A new study published by the Irish Whale and Dolphin Group (IWDG) has provided a "faint glimmer of hope" that Fungie the Dolphin is still alive. 

The study found that dolphins in the Shannon Estuary which were missing and presumed dead had simply migrated to other parts of Ireland. 

Simon Berrow, the CEO of the IWDG and a lecturer across the study, said that the IWDG has been monitoring the Shannon Estuary's dolphin population since 1993 in an attempt to better understand mortality rates in dolphins. 

The study, carried out by Kim Ellen Ludwig of Galway-Mayo Institute of Technology, found that dolphins missing and presumed dead in the Shannon Estuary had actually migrated to Tralee and Bandon Bays in Kerry. 

Berrow said that if a dolphin didn't turn up at the estuary in successive years, it was presumed dead, but that some of the Shannon Estuary dolphins had turned up in the waters of North Kerry, which is outside the protected area of the Shannon Estuary. 

The dolphins never returned to the Shannon Estuary once they arrived in Tralee and Bandon, Berrow said. 

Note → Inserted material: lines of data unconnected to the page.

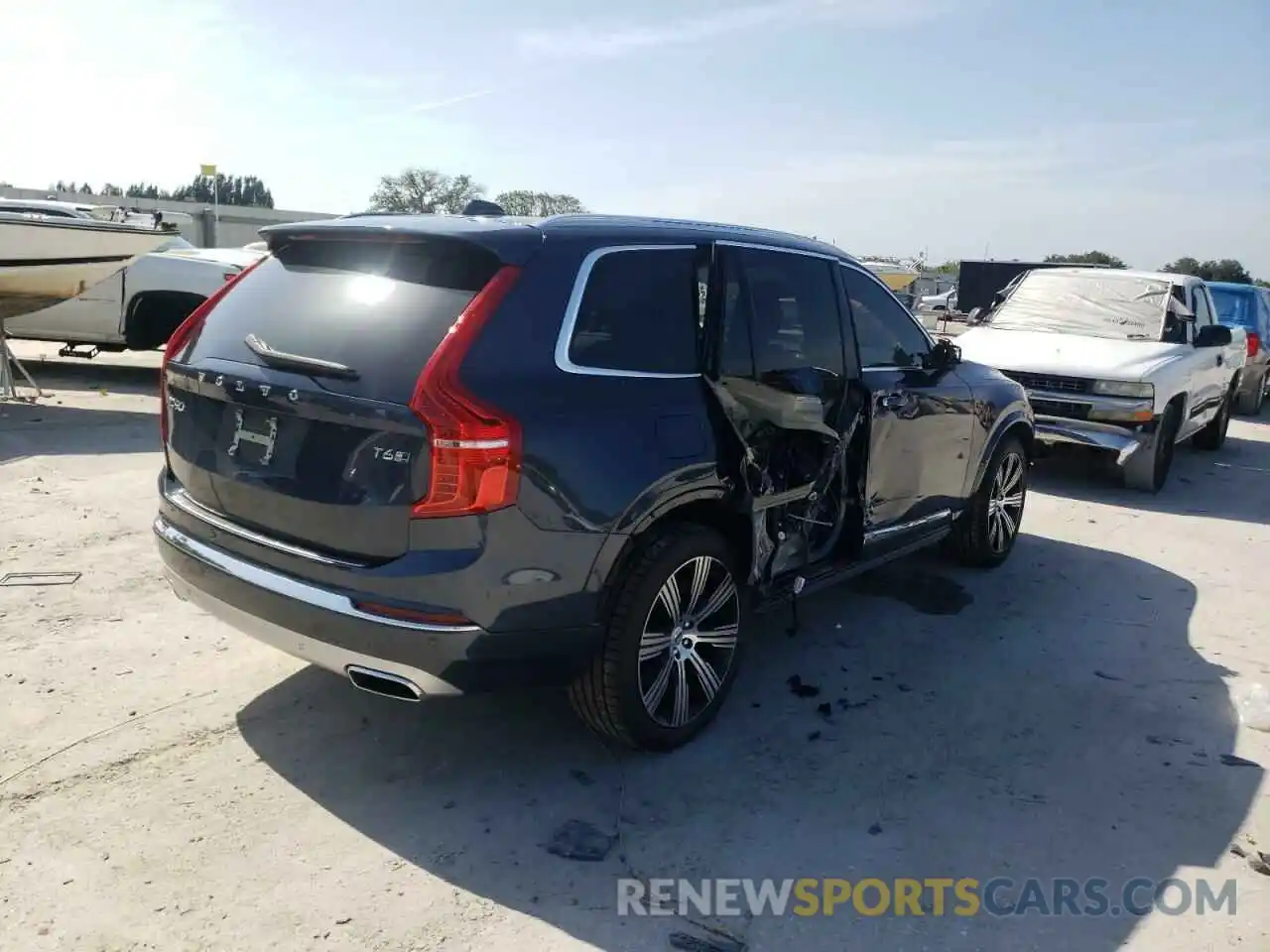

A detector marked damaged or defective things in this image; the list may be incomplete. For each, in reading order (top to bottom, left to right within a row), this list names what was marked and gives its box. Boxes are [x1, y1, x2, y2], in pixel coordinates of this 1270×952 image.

damaged volvo suv [153, 210, 1036, 751]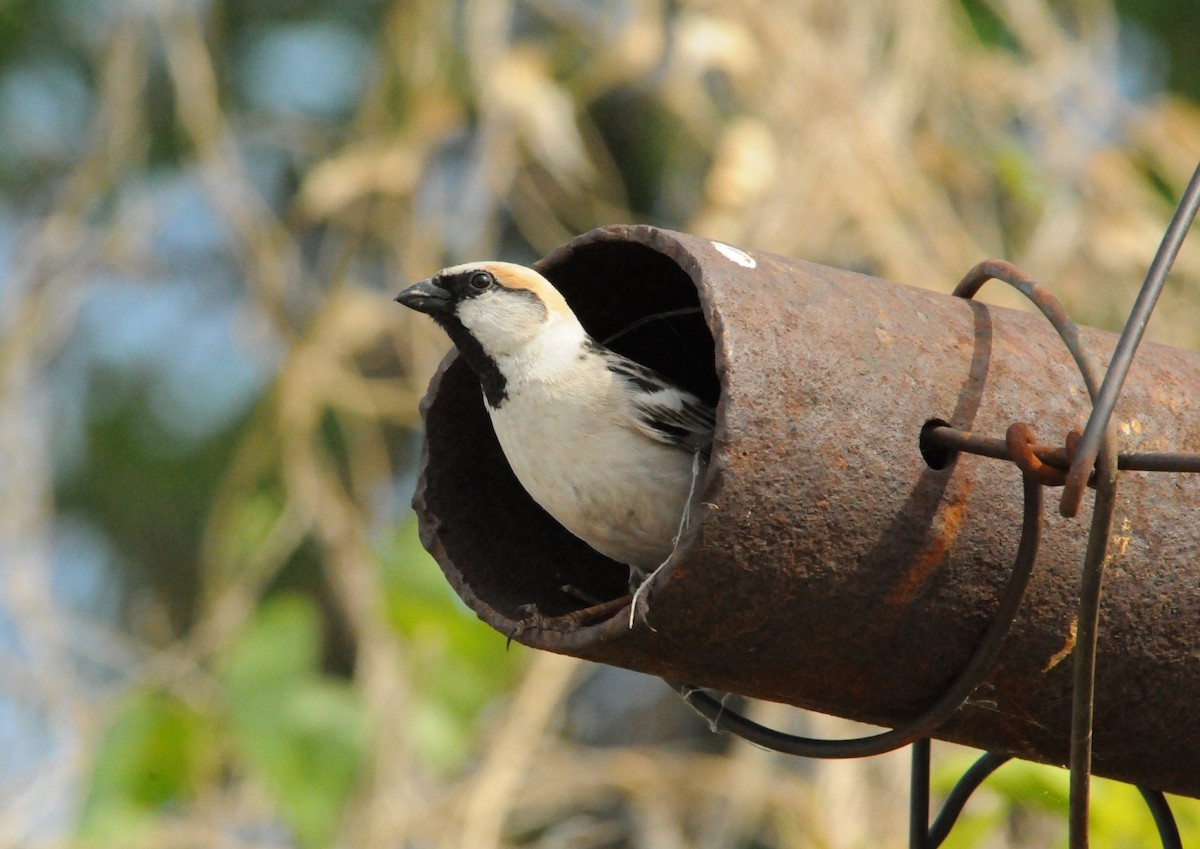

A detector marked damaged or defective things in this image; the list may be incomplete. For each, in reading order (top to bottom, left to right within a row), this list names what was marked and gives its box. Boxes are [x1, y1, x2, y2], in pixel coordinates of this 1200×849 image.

rusty metal pipe [410, 224, 1200, 796]
corroded metal [410, 224, 1200, 796]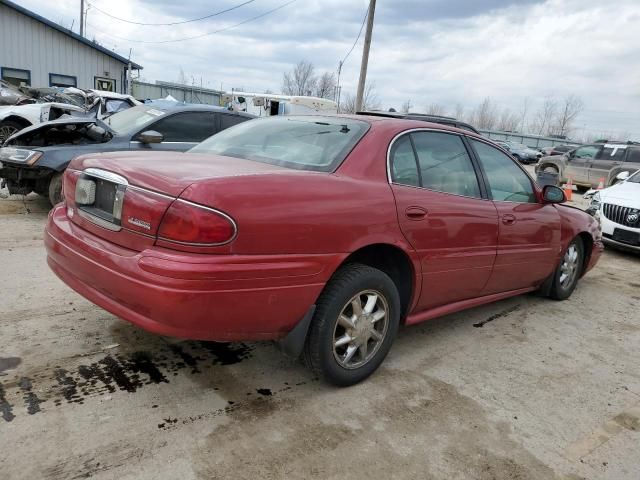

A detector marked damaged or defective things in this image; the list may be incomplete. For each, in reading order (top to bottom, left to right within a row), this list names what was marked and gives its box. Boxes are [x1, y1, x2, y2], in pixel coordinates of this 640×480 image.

crushed car [0, 86, 141, 142]
damaged vehicle [0, 87, 141, 142]
damaged vehicle [0, 104, 255, 203]
crushed car [0, 104, 255, 203]
cracked asphalt ground [0, 182, 636, 478]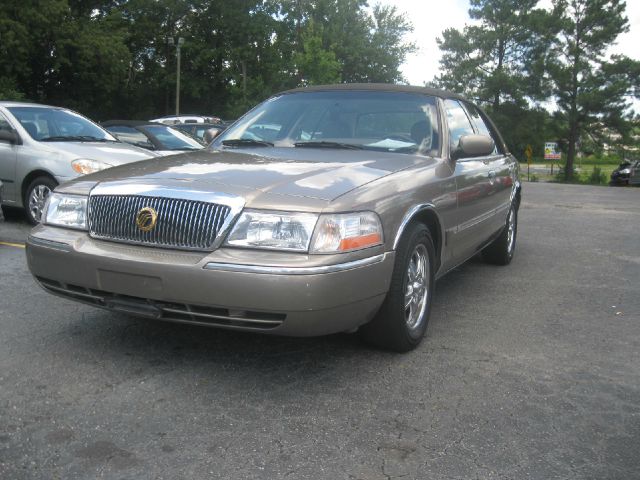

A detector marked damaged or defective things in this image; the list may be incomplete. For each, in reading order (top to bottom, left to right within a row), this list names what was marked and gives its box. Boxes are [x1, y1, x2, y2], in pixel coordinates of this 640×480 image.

cracked pavement [1, 182, 640, 478]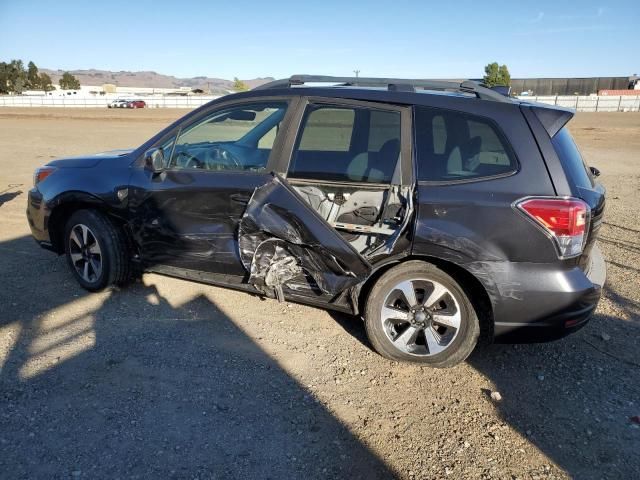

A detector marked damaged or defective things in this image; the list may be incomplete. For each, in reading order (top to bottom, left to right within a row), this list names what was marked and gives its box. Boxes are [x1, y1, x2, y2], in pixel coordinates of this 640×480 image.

severe side damage [238, 174, 412, 304]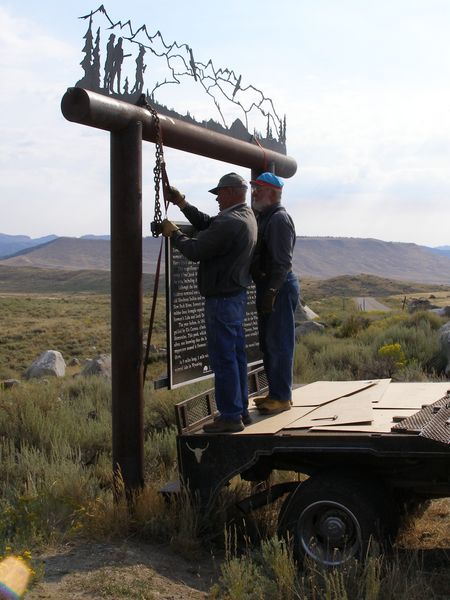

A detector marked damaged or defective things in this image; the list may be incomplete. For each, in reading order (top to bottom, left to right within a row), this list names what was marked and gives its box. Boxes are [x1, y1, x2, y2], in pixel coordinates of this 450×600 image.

rusted metal surface [110, 118, 143, 492]
rusted metal surface [60, 88, 298, 178]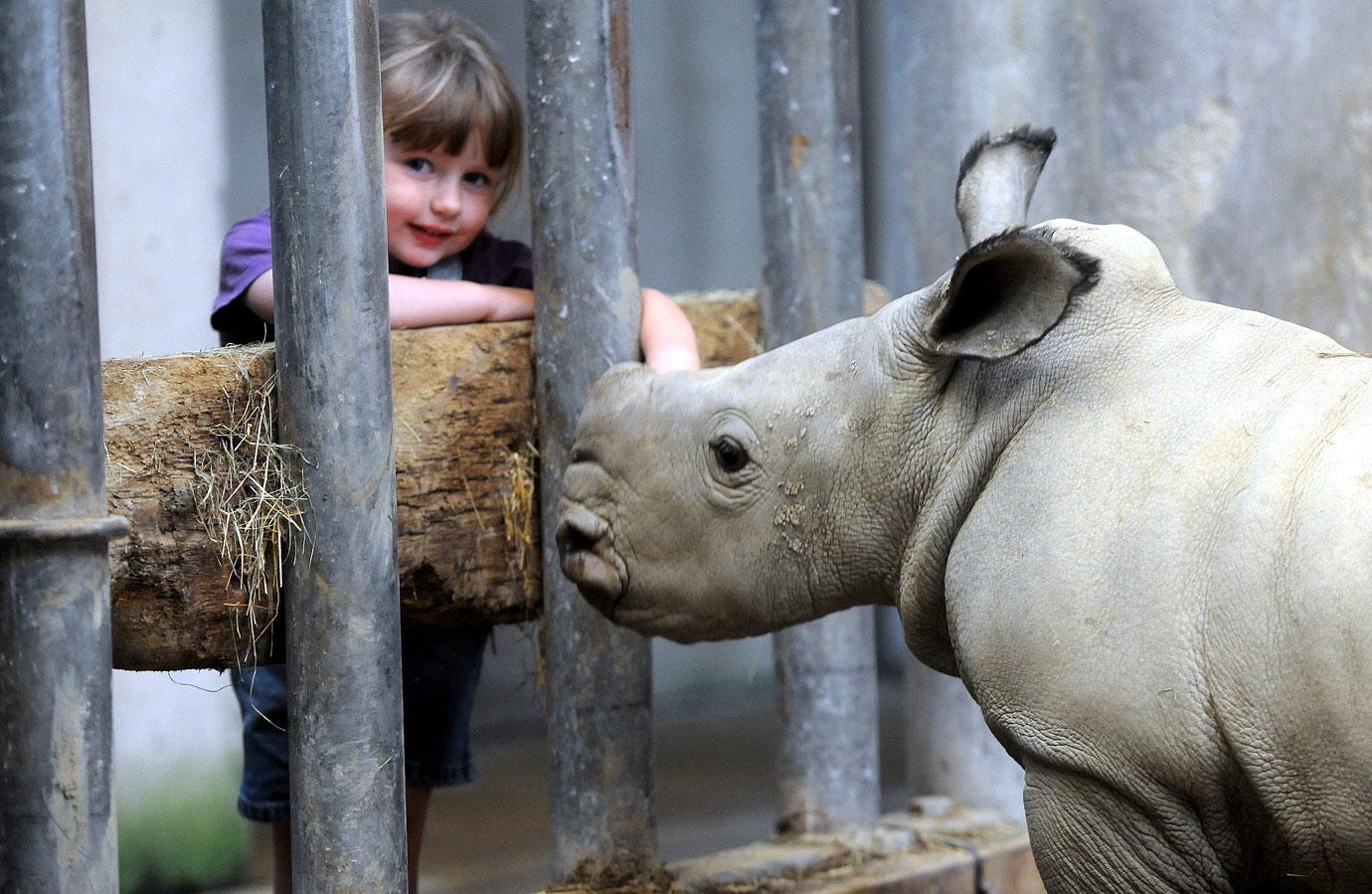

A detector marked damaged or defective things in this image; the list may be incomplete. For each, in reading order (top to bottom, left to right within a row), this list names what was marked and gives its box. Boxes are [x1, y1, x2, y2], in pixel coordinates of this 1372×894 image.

rusty metal post [0, 0, 125, 889]
rusty metal post [257, 0, 403, 889]
rusty metal post [524, 0, 658, 878]
rusty metal post [752, 1, 878, 840]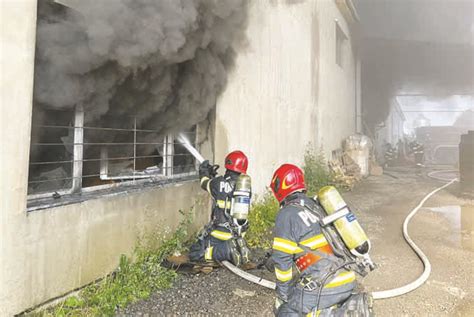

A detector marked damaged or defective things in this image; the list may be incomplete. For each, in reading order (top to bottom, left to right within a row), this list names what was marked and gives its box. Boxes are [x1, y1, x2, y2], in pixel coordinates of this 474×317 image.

broken window [27, 105, 198, 200]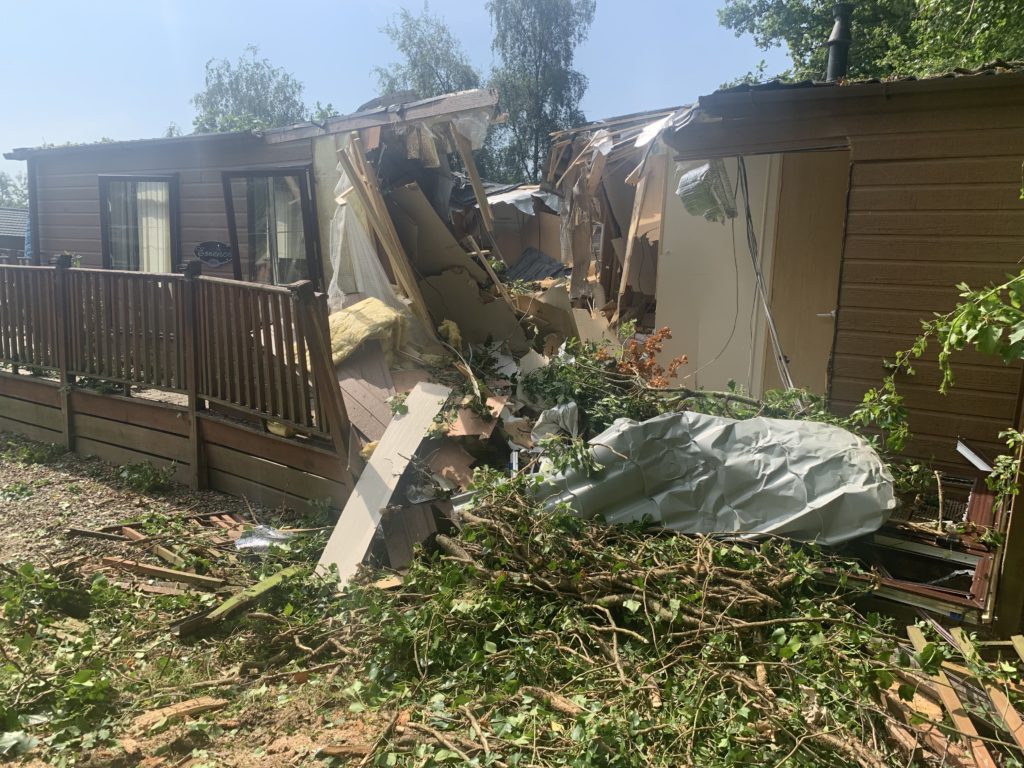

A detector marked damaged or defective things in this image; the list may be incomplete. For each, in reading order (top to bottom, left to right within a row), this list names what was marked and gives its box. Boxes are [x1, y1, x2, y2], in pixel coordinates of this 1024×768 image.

splintered wood plank [317, 382, 450, 585]
broken timber beam [317, 382, 450, 585]
splintered wood plank [909, 626, 995, 765]
splintered wood plank [946, 626, 1024, 749]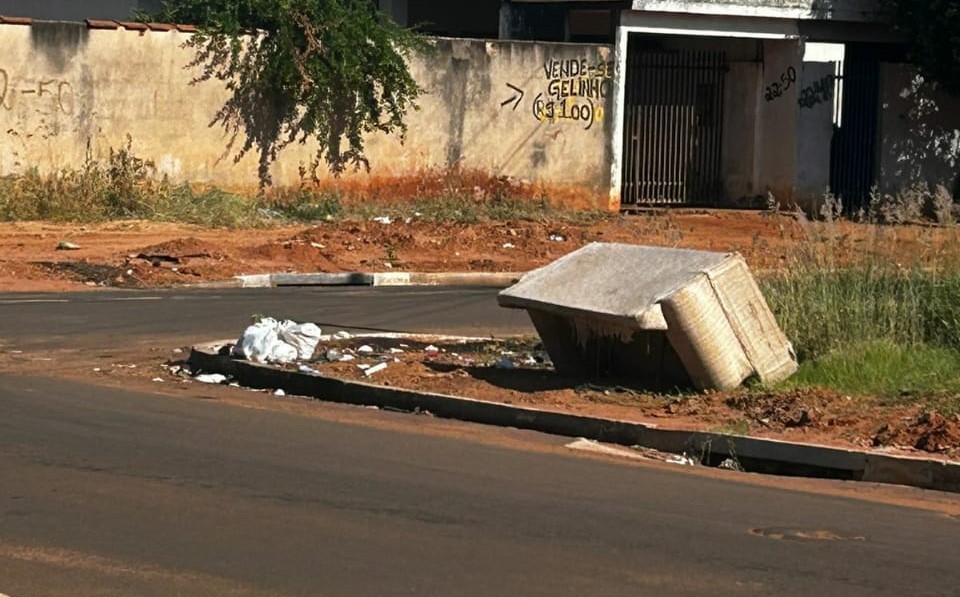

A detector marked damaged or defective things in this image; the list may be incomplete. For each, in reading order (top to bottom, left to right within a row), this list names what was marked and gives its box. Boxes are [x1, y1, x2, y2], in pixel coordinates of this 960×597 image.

broken concrete slab [498, 243, 800, 392]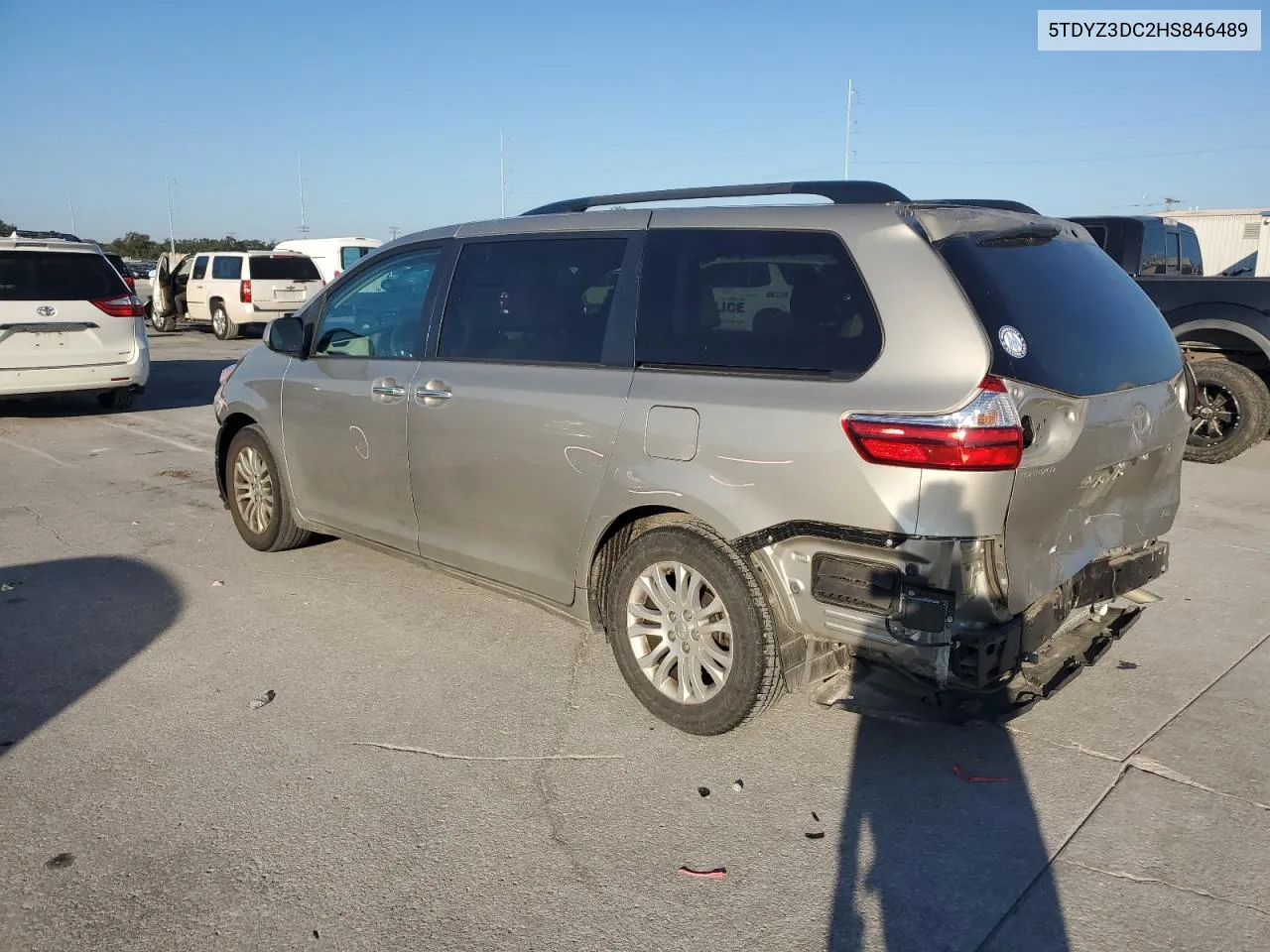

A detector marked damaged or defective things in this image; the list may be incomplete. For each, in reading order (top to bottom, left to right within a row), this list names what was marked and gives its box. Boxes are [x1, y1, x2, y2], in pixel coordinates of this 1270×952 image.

crack in pavement [1056, 863, 1270, 918]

The IWDG founder said that the study provided faint hope that Fungie had not died as has been feared in recent weeks, rather he may have simply migrated to another area. 

However, Berrow is almost certain that Ireland's most famous dolphin has died, due to his significant age. 

The IWDG also said that there is little hope that Fungie is still alive. The group said that it is "more likely" that Fungie is, in fact, dead rather than missing "as the time increases without a sighting and the search effort continues". 

Whether Fungie is alive or not, it seems highly unlikely that he will return to Dingle Bay, which he has called home since 1983. 

"His legacy will live on for years," the IWDG said.